Extract provided -
=== Section Start ===
I'm not sure If I should put real numbers here so I won't just yet.
 
My first capture reveals that about 70% of my incomming packets are ARP broadcast requests. I thought (and still think) this was abnormal. During the first test I'm doing nothing but surfing the internet, checking my E-mail, etc. I run the test for 10 min in promiscuous mode with no filters. The thing that gets me about it is most of the ARP traffic is from a subnet outside my own. I stepped into the local ISP office and talked with a technician about it and he assured me that it was normal. On all consecutive tests 70-80% of the total packets are ARP broadcasts.
 
After some further searching via Google, I discover that ARP traffic, even from outside your subnet, is normal on a cable or DSL connection. The page I read was a Cox cable support rep placating a customer. Apparently Cox subscribers are (or were) charged extra for how much banwidth over 30GB/month they used. The Cox support rep claimed they used something called IP bundling. I have never heard of that before. It was described as a way for hosts on a node to recieve broadcast traffic for their vlan when that specific node might obtain an IP from one of several different vlans. The Cox subscribers reported and the support rep confirmed approximately 1GB/month of ARP traffic. If I am reading ethereal correctly, I recieved approximately 5MB of ARP traffic in that first 10 min test. This would come to about 215GB/month of ARP traffic - WAY over what the Cox users were reporting.
 
Like I said I'm no expert on this stuff so If what I say sounds a little wonky, please bear with me.
=== Section End ===
What to work on -
• 1. Check each statement against the post about ARP traffic and answer yes or no, quoting the words from the post that settle it. (a) Most of the ARP traffic came from the writer's own subnet. (b) The first test ran for 10 minutes with no filters. (c) Cox subscribers reported about 5MB of ARP traffic per month.
• 2. Pick up the post about ARP traffic after its last sentence and keep writing it.
The collected data is separate material and is not part of the post about ARP traffic.

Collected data
=== Section Start ===
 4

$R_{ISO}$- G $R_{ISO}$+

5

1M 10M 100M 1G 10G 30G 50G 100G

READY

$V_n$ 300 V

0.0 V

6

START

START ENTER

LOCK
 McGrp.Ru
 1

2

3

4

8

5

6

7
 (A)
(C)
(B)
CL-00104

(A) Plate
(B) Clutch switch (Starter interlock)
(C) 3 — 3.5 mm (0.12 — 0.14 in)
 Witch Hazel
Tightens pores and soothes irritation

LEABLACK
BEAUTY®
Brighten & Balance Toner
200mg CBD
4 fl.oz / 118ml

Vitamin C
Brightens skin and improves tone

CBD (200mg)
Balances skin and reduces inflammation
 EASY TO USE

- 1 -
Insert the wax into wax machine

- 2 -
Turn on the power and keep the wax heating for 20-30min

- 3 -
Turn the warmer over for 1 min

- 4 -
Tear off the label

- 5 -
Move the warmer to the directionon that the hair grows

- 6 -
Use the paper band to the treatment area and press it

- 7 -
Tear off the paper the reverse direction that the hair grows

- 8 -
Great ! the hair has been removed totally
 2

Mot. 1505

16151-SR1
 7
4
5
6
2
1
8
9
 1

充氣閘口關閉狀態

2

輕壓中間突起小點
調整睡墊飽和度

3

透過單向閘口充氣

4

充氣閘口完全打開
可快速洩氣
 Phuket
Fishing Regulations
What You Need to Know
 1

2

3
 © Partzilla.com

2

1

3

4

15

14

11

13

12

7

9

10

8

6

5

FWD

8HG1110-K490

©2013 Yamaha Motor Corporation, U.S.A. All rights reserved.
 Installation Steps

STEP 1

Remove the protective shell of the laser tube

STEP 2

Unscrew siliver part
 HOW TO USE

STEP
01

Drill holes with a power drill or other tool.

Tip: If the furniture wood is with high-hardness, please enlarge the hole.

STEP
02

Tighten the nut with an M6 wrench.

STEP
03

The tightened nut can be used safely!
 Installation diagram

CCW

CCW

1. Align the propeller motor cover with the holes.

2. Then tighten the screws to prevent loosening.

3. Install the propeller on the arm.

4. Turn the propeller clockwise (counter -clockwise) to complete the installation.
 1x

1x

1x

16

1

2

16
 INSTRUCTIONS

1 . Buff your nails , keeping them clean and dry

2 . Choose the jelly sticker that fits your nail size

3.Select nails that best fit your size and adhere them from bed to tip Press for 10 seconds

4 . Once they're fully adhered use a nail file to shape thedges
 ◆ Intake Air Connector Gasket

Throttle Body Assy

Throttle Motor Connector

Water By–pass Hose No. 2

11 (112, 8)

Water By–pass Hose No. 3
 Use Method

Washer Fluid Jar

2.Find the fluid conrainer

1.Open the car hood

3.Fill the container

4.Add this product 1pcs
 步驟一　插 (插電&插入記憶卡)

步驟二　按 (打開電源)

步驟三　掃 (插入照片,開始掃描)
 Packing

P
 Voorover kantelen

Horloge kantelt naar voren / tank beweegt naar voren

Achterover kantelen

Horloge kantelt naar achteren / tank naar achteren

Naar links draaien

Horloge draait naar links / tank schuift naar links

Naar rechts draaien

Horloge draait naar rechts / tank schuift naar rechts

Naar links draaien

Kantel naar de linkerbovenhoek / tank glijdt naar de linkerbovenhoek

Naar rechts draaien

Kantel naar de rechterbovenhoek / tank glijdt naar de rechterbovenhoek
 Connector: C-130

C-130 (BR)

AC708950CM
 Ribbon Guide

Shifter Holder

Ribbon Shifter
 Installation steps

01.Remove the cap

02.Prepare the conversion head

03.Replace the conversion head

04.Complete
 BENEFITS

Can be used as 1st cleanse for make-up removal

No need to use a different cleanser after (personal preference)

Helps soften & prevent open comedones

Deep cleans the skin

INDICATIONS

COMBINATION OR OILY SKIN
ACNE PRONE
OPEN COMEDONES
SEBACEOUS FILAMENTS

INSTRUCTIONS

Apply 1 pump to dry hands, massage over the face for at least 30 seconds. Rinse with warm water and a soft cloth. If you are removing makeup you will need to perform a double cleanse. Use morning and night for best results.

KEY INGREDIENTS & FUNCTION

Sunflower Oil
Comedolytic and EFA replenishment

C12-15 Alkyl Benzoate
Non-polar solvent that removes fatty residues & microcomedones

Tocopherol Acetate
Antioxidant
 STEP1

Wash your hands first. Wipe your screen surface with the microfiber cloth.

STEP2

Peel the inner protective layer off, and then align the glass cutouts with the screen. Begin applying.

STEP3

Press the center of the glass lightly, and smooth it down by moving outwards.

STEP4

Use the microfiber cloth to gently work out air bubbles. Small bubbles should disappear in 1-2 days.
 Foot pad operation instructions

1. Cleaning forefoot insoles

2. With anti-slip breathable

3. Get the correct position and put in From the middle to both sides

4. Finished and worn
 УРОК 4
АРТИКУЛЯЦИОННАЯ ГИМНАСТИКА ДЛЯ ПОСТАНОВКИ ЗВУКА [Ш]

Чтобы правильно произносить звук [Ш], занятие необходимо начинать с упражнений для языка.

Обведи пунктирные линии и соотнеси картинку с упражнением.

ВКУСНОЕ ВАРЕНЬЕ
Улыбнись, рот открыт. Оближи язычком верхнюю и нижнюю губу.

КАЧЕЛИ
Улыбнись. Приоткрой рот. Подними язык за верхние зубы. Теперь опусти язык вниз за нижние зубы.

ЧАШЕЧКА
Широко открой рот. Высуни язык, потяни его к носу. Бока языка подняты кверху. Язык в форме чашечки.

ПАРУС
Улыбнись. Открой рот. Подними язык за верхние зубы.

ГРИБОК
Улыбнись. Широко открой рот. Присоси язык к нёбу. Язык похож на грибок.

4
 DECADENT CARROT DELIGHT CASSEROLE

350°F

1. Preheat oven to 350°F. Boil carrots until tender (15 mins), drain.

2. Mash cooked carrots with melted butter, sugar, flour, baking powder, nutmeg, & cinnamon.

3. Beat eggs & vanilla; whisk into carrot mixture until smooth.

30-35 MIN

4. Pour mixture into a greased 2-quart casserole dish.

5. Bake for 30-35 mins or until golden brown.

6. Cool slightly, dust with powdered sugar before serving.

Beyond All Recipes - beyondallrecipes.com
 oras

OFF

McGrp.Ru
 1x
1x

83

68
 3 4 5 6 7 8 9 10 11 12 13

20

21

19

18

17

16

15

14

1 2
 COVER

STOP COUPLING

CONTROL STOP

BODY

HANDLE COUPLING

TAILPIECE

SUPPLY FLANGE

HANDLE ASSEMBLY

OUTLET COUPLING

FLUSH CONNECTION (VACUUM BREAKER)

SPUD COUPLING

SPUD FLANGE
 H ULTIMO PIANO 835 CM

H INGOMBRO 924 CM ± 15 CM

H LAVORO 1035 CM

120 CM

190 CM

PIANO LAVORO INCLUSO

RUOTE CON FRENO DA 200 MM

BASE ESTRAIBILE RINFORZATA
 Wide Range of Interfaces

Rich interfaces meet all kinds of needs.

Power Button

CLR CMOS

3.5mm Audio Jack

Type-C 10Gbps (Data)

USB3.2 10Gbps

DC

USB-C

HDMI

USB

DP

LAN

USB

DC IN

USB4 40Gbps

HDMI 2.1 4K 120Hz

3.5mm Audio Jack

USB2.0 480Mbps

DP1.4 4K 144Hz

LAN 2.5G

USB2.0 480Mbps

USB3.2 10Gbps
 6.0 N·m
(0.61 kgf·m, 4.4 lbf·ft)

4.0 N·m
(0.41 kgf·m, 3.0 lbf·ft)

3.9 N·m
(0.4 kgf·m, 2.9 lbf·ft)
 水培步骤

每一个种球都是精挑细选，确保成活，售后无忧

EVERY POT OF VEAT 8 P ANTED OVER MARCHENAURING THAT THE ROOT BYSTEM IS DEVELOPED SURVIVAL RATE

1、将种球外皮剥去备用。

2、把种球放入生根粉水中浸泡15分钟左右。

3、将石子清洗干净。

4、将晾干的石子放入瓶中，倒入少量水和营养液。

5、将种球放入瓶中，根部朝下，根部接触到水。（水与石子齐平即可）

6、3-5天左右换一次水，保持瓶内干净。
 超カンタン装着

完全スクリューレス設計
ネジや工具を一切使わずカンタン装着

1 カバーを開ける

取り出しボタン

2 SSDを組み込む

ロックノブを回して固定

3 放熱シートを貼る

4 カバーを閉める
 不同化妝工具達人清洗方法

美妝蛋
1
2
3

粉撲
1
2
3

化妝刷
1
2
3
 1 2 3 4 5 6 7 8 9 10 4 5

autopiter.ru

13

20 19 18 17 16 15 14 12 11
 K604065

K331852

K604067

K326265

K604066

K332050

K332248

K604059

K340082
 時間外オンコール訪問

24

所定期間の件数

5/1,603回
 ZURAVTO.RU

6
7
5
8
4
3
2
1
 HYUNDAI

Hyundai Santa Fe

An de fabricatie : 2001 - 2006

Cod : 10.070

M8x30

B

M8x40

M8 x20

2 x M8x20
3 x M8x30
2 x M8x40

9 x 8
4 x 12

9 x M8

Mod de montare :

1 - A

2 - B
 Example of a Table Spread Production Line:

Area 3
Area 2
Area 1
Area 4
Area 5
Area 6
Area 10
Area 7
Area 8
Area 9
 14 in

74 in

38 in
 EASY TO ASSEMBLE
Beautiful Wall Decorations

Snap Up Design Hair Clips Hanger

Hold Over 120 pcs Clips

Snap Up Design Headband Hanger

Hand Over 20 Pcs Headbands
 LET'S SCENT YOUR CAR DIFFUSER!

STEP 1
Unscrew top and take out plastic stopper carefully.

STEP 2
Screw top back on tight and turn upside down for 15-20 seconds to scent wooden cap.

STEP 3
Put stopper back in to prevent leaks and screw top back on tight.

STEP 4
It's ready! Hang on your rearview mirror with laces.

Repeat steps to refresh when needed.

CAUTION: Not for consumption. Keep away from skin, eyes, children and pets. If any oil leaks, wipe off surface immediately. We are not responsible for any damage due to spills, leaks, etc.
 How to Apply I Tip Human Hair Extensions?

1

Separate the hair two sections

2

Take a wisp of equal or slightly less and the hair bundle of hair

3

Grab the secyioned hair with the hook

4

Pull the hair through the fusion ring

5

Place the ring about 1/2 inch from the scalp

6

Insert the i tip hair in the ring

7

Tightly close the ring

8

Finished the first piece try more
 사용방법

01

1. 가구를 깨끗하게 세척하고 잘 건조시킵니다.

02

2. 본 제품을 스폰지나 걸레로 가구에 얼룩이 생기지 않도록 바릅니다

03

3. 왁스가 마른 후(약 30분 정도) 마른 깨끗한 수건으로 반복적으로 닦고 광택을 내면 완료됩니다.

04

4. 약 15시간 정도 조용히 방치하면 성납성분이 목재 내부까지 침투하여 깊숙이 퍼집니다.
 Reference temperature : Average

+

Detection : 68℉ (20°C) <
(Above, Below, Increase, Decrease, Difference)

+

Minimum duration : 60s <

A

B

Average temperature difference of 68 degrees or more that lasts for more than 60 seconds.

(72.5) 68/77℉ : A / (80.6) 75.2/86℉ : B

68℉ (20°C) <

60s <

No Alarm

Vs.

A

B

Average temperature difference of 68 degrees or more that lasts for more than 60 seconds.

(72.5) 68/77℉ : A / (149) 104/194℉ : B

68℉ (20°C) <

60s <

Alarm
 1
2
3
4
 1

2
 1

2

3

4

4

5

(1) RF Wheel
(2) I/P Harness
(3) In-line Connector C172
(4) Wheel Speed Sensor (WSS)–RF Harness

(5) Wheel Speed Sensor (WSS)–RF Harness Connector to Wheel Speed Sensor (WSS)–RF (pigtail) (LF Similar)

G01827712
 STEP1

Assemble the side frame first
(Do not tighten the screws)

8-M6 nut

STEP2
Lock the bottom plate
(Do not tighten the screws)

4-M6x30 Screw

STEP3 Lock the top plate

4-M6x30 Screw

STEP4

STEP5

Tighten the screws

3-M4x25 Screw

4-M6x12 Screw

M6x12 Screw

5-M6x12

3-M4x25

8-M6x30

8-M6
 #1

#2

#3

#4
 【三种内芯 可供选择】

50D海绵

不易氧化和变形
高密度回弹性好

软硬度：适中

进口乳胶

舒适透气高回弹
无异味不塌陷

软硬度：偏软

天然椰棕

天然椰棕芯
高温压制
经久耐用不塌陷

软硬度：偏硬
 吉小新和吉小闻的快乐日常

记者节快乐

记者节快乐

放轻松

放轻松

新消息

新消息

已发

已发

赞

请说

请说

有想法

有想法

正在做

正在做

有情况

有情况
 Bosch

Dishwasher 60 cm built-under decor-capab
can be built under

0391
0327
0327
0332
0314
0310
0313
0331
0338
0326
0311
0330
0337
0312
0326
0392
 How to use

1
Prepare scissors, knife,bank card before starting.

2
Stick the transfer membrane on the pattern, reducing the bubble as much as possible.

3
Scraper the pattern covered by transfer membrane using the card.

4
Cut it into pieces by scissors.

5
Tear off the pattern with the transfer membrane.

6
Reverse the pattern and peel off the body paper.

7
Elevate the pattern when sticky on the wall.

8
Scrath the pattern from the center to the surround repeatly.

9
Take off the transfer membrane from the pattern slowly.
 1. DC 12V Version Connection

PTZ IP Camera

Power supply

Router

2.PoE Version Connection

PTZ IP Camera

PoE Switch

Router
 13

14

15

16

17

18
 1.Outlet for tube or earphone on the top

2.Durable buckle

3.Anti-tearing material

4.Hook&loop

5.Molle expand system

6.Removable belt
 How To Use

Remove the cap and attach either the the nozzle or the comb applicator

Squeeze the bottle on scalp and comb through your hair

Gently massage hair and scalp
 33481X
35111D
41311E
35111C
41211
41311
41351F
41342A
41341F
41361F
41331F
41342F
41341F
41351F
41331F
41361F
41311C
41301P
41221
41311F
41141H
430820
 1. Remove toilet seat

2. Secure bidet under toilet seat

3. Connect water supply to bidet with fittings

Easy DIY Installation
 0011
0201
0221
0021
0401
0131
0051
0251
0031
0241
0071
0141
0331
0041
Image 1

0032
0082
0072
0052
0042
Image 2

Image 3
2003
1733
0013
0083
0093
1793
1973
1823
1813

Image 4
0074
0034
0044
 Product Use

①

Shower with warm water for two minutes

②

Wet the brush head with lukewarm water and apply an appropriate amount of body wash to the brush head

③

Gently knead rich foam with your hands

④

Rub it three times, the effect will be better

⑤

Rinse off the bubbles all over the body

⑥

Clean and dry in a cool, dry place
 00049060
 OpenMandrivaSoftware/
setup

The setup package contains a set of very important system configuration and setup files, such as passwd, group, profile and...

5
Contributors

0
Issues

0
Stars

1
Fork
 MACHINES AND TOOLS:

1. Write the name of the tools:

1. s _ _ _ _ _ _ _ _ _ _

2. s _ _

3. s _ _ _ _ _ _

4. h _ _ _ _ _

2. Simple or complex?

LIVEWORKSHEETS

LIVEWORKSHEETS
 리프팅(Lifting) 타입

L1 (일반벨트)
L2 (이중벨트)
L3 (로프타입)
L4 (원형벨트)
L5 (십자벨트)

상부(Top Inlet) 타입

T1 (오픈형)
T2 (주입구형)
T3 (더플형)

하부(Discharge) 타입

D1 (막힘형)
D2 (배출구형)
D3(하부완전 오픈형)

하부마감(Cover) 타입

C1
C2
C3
=== Section End ===
Answer list -
• 1.
(a) No: "most of the ARP traffic is from a subnet outside my own."
(b) Yes: "I run the test for 10 min in promiscuous mode with no filters."
(c) No: "approximately 1GB/month of ARP traffic"

• 2.
Last night I observed one of the intermittent connection losses. I quickly tabbed out of the game I was playing and fired up Ethereal and began logging. Reviewing the data is blowing my mind. I'm no expert on the subject but it looks to me like some sort of ICMP flood attack. My incomming traffic was filled with ICMP pings 106 bytes long and ARP broadcasts from what looks like some sort of management VLan. The ICMP request was made of an IP in that management VLan that didn't seem to exist. Three IP's on that management VLan seem to be taking the ICMP packets and sending them to a router. All the ARP requests are from various IP's on that management VLAN and all of them are asking who has the IP that the ICMP ping is detined for. The ICMP traffic was comming in at about 1.2Mbit/s and the ARP broadcasts 0.7Mbit/s. This went on for about 2 minutes then finally stopped. I recieved about 25MB of data in those 2 min. - none of which (in my understanding) should have passed my gateway.
 
I'm not sure exactly what I'm trying to get out of this. Maybe some advice. Maybe a solution. I'm going to talk to SSRT again tomorrow and see what's up. I'd appreciate any comments or suggestions.